Rep. Bynum is grateful for the contributions of participants in hearings that included community members, academics, former and current law enforcement, leaders in civilian oversight of law enforcement, mental health professionals, district attorneys, judges, state legislators from other states, the Oregon Department of Public Safety Standards and Training, labor organizations and attorneys, human rights groups, medical professionals, community organizations, the Confederated Tribes of Umatilla Indian Reservation, the Confederated Tribes of Warm Springs, National Organization of Black Police Executives (NOBLE), Oregon’s Criminal Justice Commission, and journalists.

Other invaluable organizations who helped to shape these policies include the NAACP (Portland, Salem/Keizer, Corvallis/Albany, Eugene/Springfield branches), Pacific Northwest Family Circle, Urban League of Portland, Don’t Shoot PDX, Reimagine Oregon, Oregon Justice Resource Center, ACLU of Oregon, CAIR-Oregon, Real Police Accountability PAC, Portland Forward, and members of the public.

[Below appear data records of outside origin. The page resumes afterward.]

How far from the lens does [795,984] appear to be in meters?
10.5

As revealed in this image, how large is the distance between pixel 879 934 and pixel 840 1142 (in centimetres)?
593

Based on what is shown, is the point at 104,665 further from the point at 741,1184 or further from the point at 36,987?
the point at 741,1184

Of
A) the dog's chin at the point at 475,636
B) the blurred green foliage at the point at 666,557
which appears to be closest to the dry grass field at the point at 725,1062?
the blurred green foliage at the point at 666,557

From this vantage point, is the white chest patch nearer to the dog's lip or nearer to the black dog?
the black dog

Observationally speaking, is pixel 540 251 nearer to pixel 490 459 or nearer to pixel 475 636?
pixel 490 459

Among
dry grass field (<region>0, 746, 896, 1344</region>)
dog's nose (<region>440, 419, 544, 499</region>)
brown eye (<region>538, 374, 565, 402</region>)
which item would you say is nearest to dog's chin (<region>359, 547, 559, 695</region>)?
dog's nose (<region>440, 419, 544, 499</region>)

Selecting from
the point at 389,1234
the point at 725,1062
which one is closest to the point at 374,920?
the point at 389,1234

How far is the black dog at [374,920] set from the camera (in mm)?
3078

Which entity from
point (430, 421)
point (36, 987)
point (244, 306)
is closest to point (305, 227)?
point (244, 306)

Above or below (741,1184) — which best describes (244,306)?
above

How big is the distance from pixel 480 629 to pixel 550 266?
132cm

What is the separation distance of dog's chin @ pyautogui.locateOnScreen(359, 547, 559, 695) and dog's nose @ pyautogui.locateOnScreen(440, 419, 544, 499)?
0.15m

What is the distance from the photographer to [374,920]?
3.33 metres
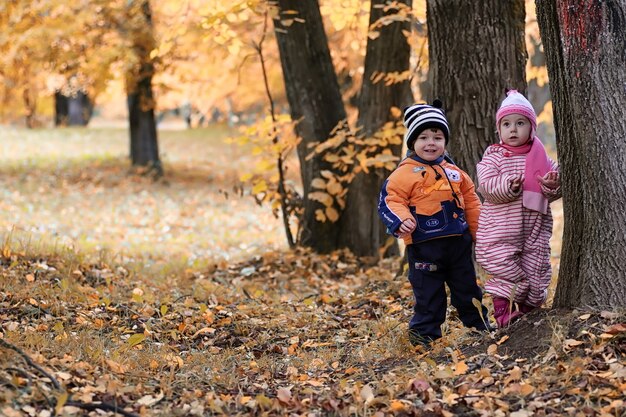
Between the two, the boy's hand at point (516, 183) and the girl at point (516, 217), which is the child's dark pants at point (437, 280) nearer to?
the girl at point (516, 217)

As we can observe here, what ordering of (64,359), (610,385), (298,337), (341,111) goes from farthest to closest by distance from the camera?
(341,111) → (298,337) → (64,359) → (610,385)

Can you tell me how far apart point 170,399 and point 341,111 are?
565 centimetres

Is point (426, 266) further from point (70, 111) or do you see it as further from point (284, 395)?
point (70, 111)

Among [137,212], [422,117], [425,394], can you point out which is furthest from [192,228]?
[425,394]

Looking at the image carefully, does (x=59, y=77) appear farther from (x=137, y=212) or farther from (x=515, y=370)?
(x=515, y=370)

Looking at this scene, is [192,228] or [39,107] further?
[39,107]

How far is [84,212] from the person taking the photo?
559 inches

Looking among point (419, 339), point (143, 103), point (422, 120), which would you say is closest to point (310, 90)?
point (422, 120)

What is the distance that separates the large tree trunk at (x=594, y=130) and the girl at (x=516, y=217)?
1.54ft

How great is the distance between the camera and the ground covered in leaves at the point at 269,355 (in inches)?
141

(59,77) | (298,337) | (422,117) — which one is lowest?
(298,337)

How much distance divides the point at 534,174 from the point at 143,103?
45.6 feet

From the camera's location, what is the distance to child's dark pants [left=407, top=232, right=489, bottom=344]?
15.8ft

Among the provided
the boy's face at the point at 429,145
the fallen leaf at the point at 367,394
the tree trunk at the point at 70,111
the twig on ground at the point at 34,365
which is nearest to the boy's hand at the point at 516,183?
the boy's face at the point at 429,145
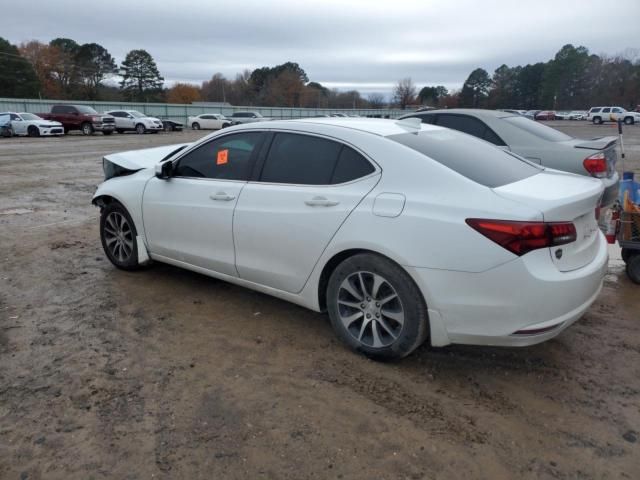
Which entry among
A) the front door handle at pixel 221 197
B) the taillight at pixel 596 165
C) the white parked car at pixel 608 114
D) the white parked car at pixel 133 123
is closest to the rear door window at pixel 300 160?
the front door handle at pixel 221 197

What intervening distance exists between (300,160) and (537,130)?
4.42 m

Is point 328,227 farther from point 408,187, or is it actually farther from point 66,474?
point 66,474

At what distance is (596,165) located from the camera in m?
6.14

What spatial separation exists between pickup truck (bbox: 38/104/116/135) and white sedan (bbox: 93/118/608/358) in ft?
98.6

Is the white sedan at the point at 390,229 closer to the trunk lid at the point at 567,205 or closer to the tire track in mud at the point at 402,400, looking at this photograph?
the trunk lid at the point at 567,205

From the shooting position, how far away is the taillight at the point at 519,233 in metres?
2.92

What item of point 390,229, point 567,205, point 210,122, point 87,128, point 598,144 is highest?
point 210,122

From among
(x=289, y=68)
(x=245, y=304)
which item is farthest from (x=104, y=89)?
(x=245, y=304)

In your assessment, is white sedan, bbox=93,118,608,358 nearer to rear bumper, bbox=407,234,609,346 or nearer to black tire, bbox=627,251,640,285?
rear bumper, bbox=407,234,609,346

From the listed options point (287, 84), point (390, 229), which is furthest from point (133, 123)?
point (287, 84)

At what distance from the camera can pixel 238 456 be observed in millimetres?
2637

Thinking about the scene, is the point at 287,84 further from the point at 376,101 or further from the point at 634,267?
the point at 634,267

All nine of these bills now move to the Senate for consideration.

News release from the Oregon House Republican Caucus:

House Republicans support public safety community with passage of bipartisan bills

Several bills reflect contributions from public safety stakeholders to uphold Oregon’s high standards

SALEM, Ore. – The Oregon House of Representatives today approved several bills that contain measures to strengthen aspects of public safety in the state.

Work on legislation to address accountability and transparency in public safety began with the first special session in 2020, and continued in each subsequent special session, culminating in the proposals that passed out of the House Judiciary Committee with bipartisan support and were approved by a majority of lawmakers today.

Events in 2020 put a tremendous strain on Oregon police and sheriff departments as they deftly navigated the challenge of upholding the public’s right to demonstrate, while protecting the safety and security of communities that experienced routine cases of vandalism.

These new measures expand on Oregon’s history of requiring additional hours of training and programs that promote the philosophy of community policing that go far beyond what other states currently have in place.

“I am thankful for our public safety community and their contributions to these measures,” said House Republican Leader Christine Drazan (R-Canby.) “In Oregon, we already hold our officers to the highest standards. These measures expand on this expectation to ensure that we have the finest public safety standards in the nation that produce fair and equitable law enforcement to keep all Oregonians safe.”